§ Work instructions: Pull every line of text from the records below, word for word, and leave the pictures out of your answer.

------------------------------------

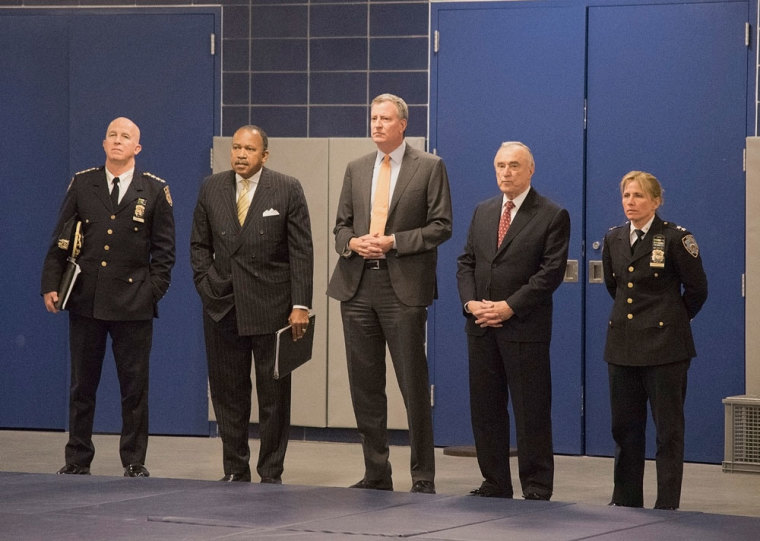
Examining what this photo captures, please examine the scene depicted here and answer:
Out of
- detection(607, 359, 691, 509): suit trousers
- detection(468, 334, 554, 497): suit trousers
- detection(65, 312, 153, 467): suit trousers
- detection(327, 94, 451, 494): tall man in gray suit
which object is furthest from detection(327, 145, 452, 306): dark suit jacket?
detection(65, 312, 153, 467): suit trousers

------------------------------------

§ Solution for this exercise:
Examining what this photo captures, please examine the scene depicted here and answer:
Out of
- detection(607, 359, 691, 509): suit trousers
- detection(468, 334, 554, 497): suit trousers
- detection(65, 312, 153, 467): suit trousers
- detection(327, 94, 451, 494): tall man in gray suit
which object is furthest from detection(327, 145, 452, 306): dark suit jacket?
detection(65, 312, 153, 467): suit trousers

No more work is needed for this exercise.